Japan Assists Sudan with School Construction

Amid the pervasive violence within and just across Sudan’s borders and the devastation already caused to its infrastructure thanks to a decade long conflict in Darfur, Japan has offered $441,133 to help build elementary schools in the White Nile and Dassala states in Sudan. The project will fund nine schools, seven in the Al-Gitaina area in the White Nile state, and two in the al-Katmiya region of Kassala. Combined, the project will serve more than 1,400 students, and includes plans to construct eight classrooms and four office buildings. “Japan’s Embassy places great importance on supporting primary education in Sudan and the official launch of two projects today is clear indication of this approach,” said Japanese ambassador to Sudan Ryoichi Horie.

School children

New schools are needed to address Sudan’s drastically underequipped educational infrastructure. Among the world’s poorest and least literate countries, there are nearly six million school dropouts in Sudan. Still, projects like these are having some impact. UNICEF announced earlier this month a project to train 2000 teachers and 4,500 school headmasters, expanding education to more than 100,000 students in Darfur. This announcement by Japan coincides with another project announced by Plan Sudan to train an additional 80 teachers in Kassala.

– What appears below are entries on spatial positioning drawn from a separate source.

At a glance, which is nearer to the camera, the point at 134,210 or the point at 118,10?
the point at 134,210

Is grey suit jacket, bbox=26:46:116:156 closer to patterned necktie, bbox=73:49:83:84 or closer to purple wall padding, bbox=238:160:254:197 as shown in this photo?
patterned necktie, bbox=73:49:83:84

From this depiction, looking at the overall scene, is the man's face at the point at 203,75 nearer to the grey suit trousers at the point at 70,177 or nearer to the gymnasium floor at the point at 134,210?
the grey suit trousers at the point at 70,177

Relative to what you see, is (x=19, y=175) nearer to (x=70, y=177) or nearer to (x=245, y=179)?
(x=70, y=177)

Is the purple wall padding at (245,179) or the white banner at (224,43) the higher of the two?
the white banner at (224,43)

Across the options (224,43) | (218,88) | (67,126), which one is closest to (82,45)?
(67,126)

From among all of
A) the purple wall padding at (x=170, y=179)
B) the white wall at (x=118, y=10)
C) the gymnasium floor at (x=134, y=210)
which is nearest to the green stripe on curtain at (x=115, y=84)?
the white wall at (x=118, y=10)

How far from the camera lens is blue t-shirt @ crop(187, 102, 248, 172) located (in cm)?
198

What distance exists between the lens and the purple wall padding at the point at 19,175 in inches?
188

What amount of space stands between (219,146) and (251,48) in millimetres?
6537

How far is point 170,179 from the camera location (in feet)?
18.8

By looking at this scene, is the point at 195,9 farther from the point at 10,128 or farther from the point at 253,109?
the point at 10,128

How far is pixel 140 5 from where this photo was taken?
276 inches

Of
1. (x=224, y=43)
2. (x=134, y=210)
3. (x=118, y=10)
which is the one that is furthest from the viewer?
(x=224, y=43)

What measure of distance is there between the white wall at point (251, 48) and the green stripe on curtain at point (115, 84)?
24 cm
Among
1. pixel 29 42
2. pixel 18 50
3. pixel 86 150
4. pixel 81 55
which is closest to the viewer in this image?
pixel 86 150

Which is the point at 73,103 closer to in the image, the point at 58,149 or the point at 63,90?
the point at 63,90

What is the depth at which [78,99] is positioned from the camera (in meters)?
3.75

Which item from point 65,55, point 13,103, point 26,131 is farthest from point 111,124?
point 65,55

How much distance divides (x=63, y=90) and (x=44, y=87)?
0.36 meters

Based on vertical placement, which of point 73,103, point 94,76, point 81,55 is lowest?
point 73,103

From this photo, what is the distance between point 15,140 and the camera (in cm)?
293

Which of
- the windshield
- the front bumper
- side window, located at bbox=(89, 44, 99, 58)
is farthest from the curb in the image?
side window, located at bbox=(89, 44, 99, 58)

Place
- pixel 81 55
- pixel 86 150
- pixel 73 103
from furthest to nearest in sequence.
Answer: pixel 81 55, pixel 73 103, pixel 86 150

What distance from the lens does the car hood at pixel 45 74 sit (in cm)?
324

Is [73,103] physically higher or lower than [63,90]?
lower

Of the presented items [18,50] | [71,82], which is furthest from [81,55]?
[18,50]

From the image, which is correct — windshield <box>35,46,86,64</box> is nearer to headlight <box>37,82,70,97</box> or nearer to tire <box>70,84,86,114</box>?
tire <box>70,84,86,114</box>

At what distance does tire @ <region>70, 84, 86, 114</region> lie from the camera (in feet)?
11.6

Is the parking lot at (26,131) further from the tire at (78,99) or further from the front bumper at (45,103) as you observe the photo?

“This is not our first cooperation with the Japanese Embassy in a project to promote basic education the rural areas and communities and [we] would like to highly commend Japan’s support in this,” said Nidaa Civil Society Organization Director Medani Abbas Medani. “So that we can move from under-development to sustainable development… we stress that this will need the promotion of education and basic education in particular,” added Medani. Japan is helping Sudan take small steps toward more open, sustainable education, but as conflicts in Darfur and South Sudan continue to put a strain on the country’s resources, people, and infrastructure, even bigger steps are needed.